**Short exercise**
Extract each line of the records that contains the string "bbox". The match is case-sensitive.

**Provided material**
====

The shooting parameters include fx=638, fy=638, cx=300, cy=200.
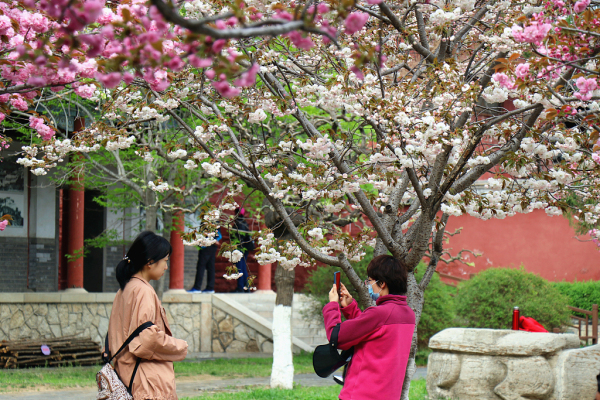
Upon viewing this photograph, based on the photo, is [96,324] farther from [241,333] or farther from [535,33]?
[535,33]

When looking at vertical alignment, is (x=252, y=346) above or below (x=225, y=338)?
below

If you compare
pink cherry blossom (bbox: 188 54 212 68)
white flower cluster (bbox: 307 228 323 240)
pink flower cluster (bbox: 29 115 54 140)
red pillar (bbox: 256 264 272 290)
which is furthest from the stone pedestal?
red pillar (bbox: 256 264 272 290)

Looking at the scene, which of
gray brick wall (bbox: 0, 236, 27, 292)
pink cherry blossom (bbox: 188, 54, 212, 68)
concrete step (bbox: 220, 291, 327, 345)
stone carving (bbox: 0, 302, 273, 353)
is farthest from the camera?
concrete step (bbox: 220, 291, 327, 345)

====

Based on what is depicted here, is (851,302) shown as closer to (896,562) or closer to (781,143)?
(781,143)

====

**Written response**
pink cherry blossom (bbox: 188 54 212 68)
white flower cluster (bbox: 307 228 323 240)
pink flower cluster (bbox: 29 115 54 140)
red pillar (bbox: 256 264 272 290)
red pillar (bbox: 256 264 272 290)
gray brick wall (bbox: 0, 236, 27, 292)
pink cherry blossom (bbox: 188, 54, 212, 68)
concrete step (bbox: 220, 291, 327, 345)
stone carving (bbox: 0, 302, 273, 353)
concrete step (bbox: 220, 291, 327, 345)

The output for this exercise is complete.